GIVEN EXERCISE 1 >>
Collect every line of the entries that contains the word "Within", and copy each line unchanged.

EXCERPT PROVIDED >>
That's quite an assertion, considering oil's longstanding dominance in transportation energy.  As I noted in March, Italy, Pakistan and several other countries already have well-established demand for compressed natural gas (CNG) for passenger cars.  Despite these hot spots only 3% of gas is currently used in transportation, globally, based on analysis from Citigroup.  The IEA is forecasting that transportation growth will consume 10% of the projected global gas production increase of roughly 20 trillion cubic feet (TCF) per year by 2018.  That's 2 TCF per year of additional natural gas demand in the transport sector, equivalent to 1 million barrels per day of diesel fuel.

I'd be more skeptical about that figure if I hadn't seen a presentation from Dr. Michael Gallagher of Westport Innovations at the Energy Information Administration's annual energy conference in Washington, DC last Monday.  Westport specializes in natural gas engine technology for heavy-duty trucks and played a major role in implementing the LNG vision of the ports of Los Angeles and Long Beach, CA a few years ago.

DATA SUPPLIED >>

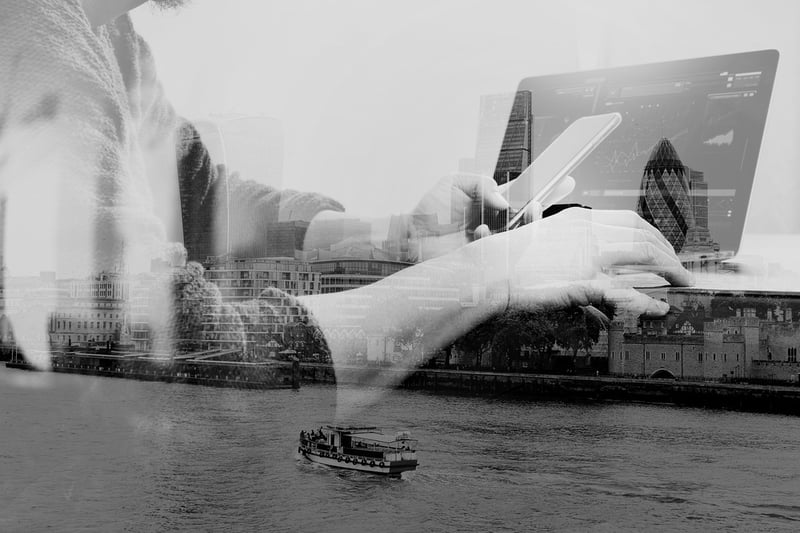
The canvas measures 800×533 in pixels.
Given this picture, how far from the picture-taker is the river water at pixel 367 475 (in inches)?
207

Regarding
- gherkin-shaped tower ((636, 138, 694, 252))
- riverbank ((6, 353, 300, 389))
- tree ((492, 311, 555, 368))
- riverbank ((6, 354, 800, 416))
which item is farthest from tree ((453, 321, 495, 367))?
gherkin-shaped tower ((636, 138, 694, 252))

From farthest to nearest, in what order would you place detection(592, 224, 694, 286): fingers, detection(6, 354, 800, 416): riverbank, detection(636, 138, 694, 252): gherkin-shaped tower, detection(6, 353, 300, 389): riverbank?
1. detection(6, 354, 800, 416): riverbank
2. detection(6, 353, 300, 389): riverbank
3. detection(636, 138, 694, 252): gherkin-shaped tower
4. detection(592, 224, 694, 286): fingers

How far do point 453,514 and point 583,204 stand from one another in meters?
2.51

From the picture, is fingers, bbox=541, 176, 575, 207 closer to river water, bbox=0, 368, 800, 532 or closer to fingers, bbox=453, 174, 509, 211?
fingers, bbox=453, 174, 509, 211

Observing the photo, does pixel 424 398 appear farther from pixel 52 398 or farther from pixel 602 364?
pixel 52 398

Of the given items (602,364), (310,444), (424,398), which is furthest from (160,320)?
(602,364)

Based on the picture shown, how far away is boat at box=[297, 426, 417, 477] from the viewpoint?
620 cm

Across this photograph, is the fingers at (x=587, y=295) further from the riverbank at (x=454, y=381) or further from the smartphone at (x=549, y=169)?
the riverbank at (x=454, y=381)

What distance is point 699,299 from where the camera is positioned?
634cm

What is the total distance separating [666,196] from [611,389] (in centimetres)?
546

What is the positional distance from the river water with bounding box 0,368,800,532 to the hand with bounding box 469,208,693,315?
80.1 inches

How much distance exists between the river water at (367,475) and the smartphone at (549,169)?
2.34 metres

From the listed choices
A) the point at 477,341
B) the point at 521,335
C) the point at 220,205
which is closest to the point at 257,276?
the point at 220,205

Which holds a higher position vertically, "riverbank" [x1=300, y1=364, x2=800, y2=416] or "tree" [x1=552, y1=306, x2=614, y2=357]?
"tree" [x1=552, y1=306, x2=614, y2=357]
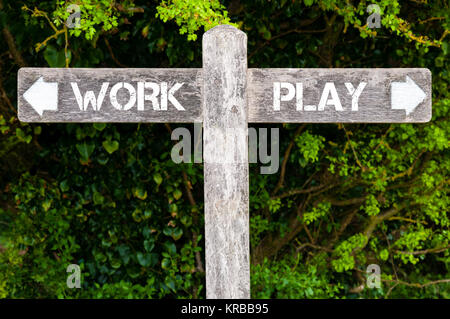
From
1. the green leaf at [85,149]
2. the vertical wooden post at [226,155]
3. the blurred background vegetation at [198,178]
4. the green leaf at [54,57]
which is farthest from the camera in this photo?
the blurred background vegetation at [198,178]

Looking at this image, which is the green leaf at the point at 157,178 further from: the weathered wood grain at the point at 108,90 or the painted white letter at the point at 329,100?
the painted white letter at the point at 329,100

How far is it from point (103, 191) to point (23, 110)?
2.00 meters

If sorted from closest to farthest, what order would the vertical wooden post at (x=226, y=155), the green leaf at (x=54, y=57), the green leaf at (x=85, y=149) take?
the vertical wooden post at (x=226, y=155) < the green leaf at (x=54, y=57) < the green leaf at (x=85, y=149)

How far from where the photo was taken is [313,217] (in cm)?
446

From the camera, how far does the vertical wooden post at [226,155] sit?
198cm

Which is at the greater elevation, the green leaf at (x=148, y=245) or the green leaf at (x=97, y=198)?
the green leaf at (x=97, y=198)

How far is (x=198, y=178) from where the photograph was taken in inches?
166

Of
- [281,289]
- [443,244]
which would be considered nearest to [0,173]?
[281,289]

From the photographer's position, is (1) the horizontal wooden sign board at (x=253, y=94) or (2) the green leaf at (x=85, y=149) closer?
(1) the horizontal wooden sign board at (x=253, y=94)

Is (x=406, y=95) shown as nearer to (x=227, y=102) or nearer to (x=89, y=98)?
(x=227, y=102)

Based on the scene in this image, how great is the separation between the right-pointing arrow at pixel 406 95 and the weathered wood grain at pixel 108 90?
0.75m

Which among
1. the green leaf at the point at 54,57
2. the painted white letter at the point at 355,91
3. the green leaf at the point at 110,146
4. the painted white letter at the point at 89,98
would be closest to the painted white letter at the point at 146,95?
the painted white letter at the point at 89,98

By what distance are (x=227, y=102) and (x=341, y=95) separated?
45 centimetres

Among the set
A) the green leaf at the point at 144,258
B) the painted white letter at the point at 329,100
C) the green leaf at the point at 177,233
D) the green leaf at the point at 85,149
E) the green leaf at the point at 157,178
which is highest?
the green leaf at the point at 85,149
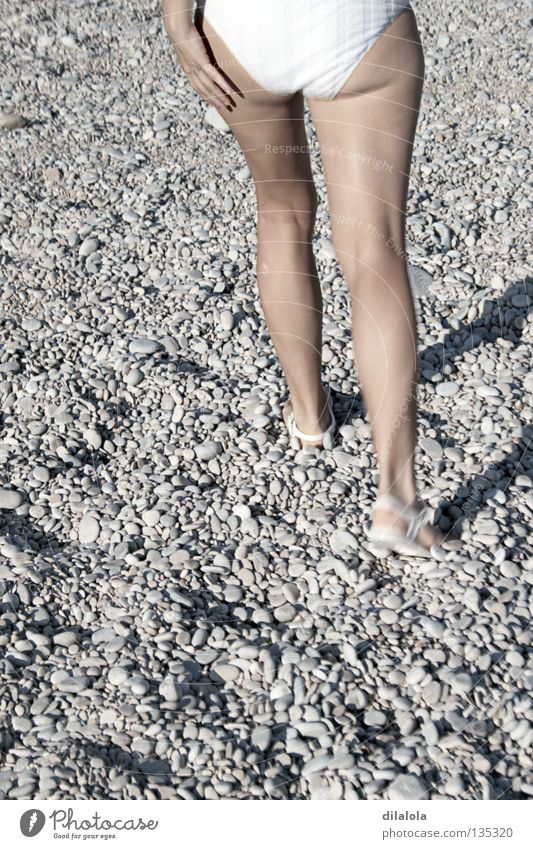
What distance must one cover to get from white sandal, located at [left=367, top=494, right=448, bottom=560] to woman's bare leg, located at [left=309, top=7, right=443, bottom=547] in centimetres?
9

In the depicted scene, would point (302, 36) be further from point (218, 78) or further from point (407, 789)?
point (407, 789)

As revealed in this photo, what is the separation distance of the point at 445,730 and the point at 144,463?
114 cm

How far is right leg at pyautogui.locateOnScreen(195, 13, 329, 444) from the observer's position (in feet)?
6.70

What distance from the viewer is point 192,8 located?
2.04 meters

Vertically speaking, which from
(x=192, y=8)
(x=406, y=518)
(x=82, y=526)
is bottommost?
(x=82, y=526)

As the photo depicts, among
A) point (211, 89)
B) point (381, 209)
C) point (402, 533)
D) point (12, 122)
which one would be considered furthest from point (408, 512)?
point (12, 122)

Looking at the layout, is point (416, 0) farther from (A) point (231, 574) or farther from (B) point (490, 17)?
(A) point (231, 574)

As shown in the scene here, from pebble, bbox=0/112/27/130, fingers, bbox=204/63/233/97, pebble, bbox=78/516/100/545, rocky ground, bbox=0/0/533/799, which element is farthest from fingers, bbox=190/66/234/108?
pebble, bbox=0/112/27/130

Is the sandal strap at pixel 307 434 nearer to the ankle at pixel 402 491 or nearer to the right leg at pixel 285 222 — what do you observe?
the right leg at pixel 285 222

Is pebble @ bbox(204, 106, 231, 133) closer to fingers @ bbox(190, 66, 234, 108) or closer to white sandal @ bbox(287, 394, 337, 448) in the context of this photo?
white sandal @ bbox(287, 394, 337, 448)

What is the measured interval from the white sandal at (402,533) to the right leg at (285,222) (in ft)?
1.41

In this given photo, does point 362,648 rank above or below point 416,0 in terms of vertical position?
below

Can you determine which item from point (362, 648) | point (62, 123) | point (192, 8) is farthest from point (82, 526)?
point (62, 123)

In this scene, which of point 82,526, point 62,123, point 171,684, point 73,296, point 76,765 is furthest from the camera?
point 62,123
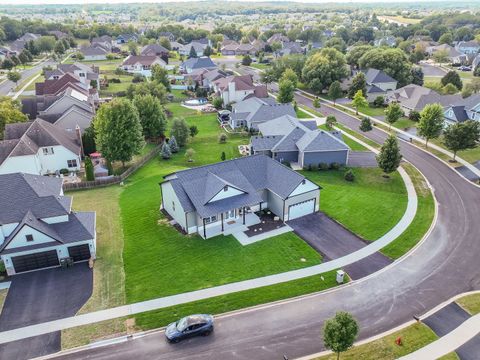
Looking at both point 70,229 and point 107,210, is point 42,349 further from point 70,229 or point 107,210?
point 107,210

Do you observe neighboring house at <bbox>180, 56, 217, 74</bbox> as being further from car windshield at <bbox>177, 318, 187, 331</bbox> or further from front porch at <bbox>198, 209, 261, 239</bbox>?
car windshield at <bbox>177, 318, 187, 331</bbox>

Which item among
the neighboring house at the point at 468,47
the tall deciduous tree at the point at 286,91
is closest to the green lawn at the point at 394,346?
the tall deciduous tree at the point at 286,91

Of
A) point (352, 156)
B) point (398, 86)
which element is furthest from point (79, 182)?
point (398, 86)

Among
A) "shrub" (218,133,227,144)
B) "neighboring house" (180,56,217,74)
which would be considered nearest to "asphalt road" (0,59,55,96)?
"neighboring house" (180,56,217,74)

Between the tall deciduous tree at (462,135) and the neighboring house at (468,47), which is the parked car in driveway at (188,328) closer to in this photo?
the tall deciduous tree at (462,135)

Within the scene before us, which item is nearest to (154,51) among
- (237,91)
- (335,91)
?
(237,91)

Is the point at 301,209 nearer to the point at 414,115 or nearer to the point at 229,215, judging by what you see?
the point at 229,215
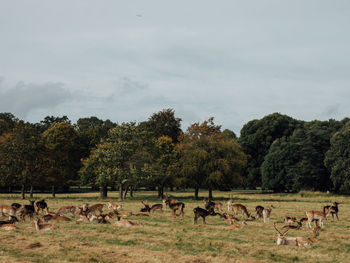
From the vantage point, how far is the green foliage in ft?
196

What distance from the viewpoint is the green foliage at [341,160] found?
196ft

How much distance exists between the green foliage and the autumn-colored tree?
58.9ft

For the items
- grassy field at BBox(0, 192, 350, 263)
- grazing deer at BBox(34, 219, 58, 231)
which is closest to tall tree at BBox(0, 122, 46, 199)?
grassy field at BBox(0, 192, 350, 263)

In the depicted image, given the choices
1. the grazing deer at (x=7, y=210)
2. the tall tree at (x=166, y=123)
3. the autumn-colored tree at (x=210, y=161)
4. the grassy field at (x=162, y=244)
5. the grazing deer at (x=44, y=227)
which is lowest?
the grassy field at (x=162, y=244)

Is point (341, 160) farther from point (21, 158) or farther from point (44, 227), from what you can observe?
point (44, 227)

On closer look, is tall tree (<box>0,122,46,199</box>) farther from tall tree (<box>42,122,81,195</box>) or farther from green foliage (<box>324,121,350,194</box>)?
green foliage (<box>324,121,350,194</box>)

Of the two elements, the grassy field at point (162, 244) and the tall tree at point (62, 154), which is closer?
the grassy field at point (162, 244)

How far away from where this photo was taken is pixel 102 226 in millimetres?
19938

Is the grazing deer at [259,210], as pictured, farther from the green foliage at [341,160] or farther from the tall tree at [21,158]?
the green foliage at [341,160]

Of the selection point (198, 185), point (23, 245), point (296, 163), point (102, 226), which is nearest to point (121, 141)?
point (198, 185)

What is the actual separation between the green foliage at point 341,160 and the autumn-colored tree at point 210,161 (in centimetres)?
1794

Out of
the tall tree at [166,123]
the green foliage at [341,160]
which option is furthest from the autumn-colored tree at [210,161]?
the tall tree at [166,123]

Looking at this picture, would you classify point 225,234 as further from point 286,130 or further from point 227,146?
point 286,130

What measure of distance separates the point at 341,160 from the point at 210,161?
76.2 ft
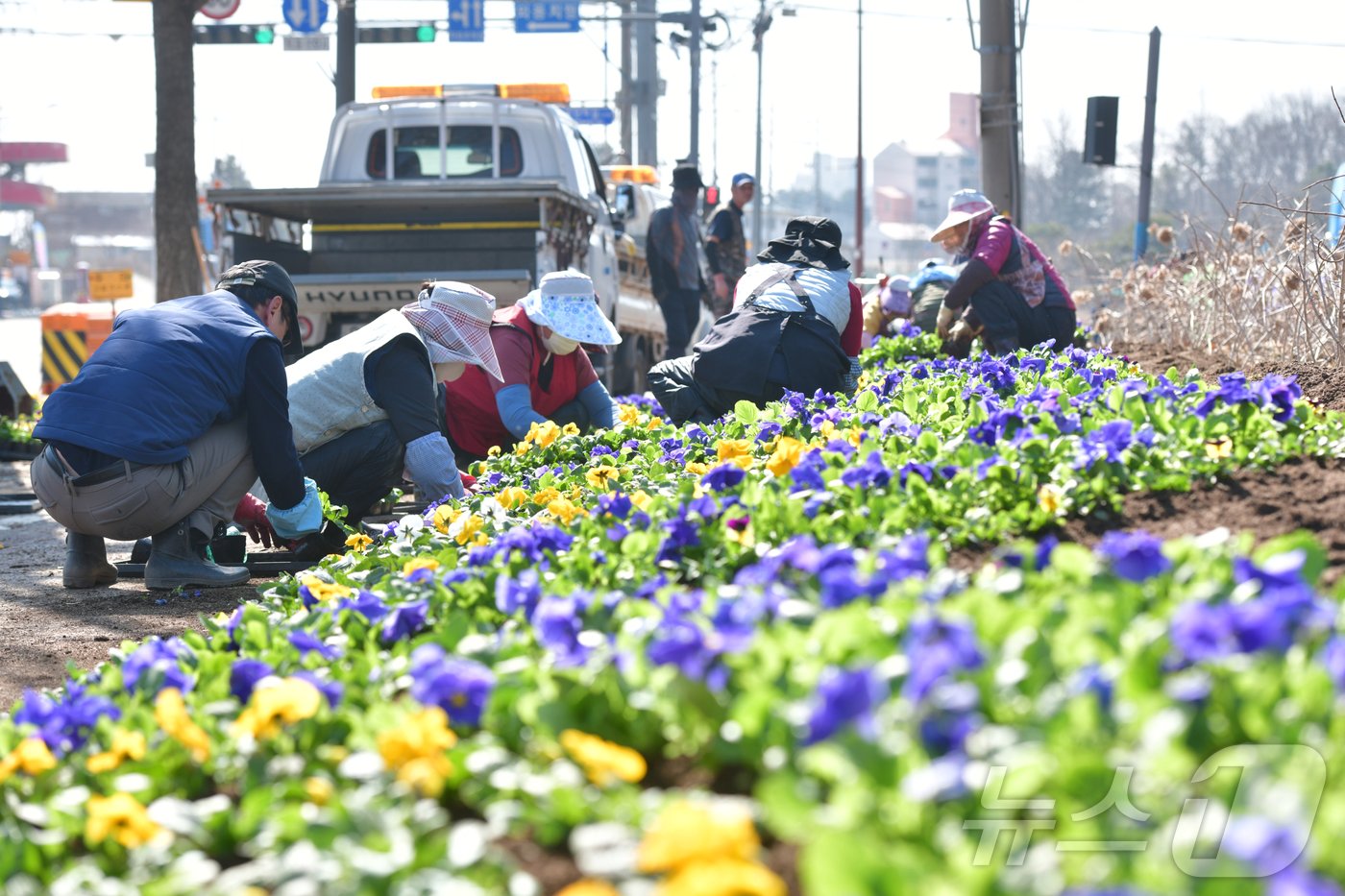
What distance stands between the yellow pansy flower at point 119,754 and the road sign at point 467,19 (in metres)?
26.6

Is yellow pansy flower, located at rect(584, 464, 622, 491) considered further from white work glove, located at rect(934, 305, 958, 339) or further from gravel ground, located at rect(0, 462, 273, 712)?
white work glove, located at rect(934, 305, 958, 339)

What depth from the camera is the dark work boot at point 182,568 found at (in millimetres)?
5543

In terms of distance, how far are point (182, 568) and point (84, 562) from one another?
44 cm

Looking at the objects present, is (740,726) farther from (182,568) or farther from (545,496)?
(182,568)

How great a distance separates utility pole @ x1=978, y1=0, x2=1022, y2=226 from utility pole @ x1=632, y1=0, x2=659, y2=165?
73.5 ft

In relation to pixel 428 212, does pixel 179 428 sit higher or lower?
lower

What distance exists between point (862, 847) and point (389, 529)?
338 cm

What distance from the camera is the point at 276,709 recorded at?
7.23 feet

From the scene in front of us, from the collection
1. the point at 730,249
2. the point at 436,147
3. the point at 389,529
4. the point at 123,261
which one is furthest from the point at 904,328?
the point at 123,261

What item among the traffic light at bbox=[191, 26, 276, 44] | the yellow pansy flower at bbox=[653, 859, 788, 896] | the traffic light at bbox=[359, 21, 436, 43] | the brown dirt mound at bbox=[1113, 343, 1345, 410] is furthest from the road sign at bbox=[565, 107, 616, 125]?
the yellow pansy flower at bbox=[653, 859, 788, 896]

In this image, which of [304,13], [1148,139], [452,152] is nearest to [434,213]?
[452,152]

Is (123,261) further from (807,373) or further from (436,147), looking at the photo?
(807,373)

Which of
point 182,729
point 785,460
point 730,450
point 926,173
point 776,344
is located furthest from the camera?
point 926,173

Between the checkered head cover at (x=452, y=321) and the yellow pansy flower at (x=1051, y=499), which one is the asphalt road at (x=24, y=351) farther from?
the yellow pansy flower at (x=1051, y=499)
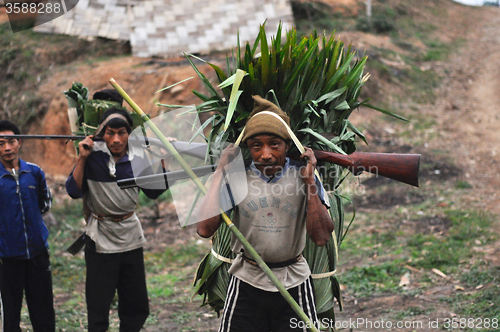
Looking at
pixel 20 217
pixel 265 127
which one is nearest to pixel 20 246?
pixel 20 217

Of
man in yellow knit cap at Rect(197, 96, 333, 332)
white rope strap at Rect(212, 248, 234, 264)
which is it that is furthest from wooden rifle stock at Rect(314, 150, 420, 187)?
white rope strap at Rect(212, 248, 234, 264)

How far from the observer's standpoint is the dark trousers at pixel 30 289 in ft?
13.0

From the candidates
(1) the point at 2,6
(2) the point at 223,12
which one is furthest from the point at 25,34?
(2) the point at 223,12

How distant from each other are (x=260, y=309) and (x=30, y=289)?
7.73 feet

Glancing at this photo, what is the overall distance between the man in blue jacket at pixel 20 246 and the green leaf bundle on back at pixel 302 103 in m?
1.45

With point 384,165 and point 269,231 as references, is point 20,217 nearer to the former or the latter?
point 269,231

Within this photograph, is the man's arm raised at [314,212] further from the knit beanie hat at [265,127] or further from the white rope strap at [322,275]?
the white rope strap at [322,275]

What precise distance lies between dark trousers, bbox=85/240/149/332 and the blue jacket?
0.50m

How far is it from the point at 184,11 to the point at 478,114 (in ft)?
24.0

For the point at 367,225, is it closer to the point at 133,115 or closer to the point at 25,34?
the point at 133,115

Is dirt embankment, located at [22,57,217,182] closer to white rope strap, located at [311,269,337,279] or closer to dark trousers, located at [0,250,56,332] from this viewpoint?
dark trousers, located at [0,250,56,332]


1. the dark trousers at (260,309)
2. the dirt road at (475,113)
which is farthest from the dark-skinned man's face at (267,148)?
the dirt road at (475,113)

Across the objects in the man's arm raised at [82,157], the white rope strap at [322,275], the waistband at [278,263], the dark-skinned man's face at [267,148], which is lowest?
the white rope strap at [322,275]

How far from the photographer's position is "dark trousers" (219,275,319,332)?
106 inches
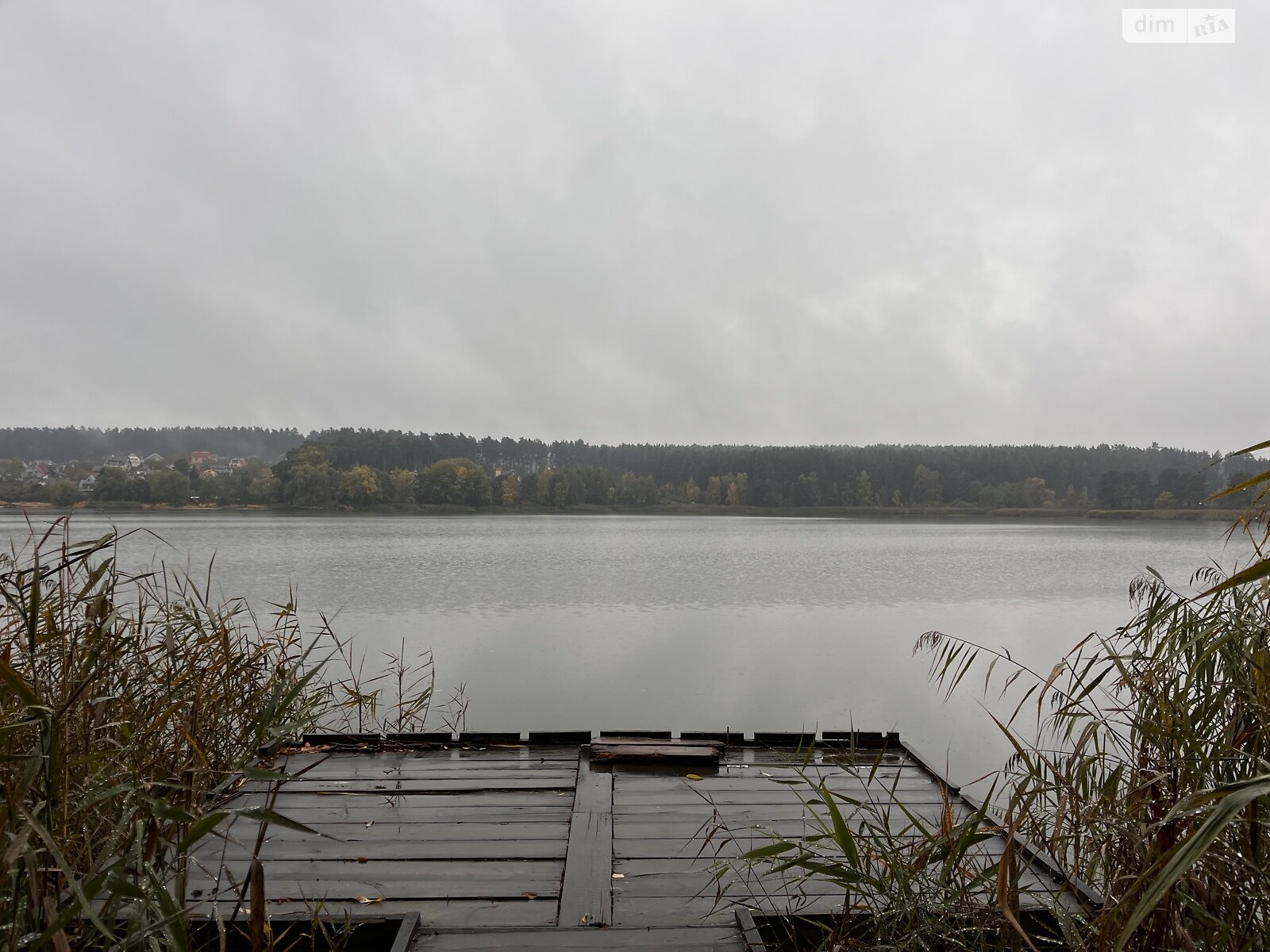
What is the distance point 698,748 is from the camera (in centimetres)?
392

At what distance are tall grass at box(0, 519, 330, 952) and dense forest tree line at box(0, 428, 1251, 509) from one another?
4479cm

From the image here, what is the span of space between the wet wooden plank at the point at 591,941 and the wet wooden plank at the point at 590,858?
9cm

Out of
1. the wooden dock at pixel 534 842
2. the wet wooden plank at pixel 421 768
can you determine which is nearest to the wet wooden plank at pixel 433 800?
the wooden dock at pixel 534 842

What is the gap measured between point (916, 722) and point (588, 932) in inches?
201

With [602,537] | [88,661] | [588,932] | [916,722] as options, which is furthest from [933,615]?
[602,537]

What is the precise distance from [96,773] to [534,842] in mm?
1445

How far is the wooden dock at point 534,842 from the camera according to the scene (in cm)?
227

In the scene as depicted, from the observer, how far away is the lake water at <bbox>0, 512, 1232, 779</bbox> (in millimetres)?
6902

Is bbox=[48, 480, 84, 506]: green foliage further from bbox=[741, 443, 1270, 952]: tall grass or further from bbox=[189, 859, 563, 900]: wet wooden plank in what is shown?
bbox=[741, 443, 1270, 952]: tall grass

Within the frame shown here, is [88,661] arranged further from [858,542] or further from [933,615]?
[858,542]

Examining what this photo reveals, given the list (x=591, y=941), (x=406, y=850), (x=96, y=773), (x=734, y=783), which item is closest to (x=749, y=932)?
(x=591, y=941)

GIVEN EXERCISE 2 >>
Please carry on the passage on natural gas as a transportation fuel, starting after its last sentence.

WRITTEN ANSWER 1 >>
Within the scene before us, which item is nearest to (154,51) among
Within this photograph, is the man's arm raised at [314,212] further from the knit beanie hat at [265,127] or further from the white rope strap at [322,275]?
Within the frame shown here, is [88,661] arranged further from [858,542] or further from [933,615]?

WRITTEN ANSWER 2 >>
Dr. Gallagher made a strong case for gas in heavy-duty trucking, starting with the low cost of US natural gas compared to oil and its products. Initial growth rates in several segments look encouraging, including transit buses and new trash trucks, for which natural gas now has around half the market.  Growth in China has apparently been even faster, with LNG vehicles increasing at over 100% per year (from a small base) and natural gas refueling stations growing at 33% per year since 2003.

In the US, trucking companies can save $1-2 per diesel-equivalent-gallon in fuel costs, while new heavy-duty trucks equipped with natural-gas-compatible engines and fuel tanks cost from $50-75,000 more than conventional diesel trucks. A successful transition to gas for trucking will require  a combination of fuel availability, including retail infrastructure, along with high utilization to defray those up-front costs.

Gas supply looks ample for the purpose. The IEA's forecast includes an increase in US dry natural gas production (gas with the liquids removed) from 24 TCF last year to 28 TCF by 2018.  That's an increase of a little more than 11 billion cubic feet per day (BCFD.) Based on the latest assessment from the US Energy Information Administration, US gas resources equate to 87 years of production at that higher rate.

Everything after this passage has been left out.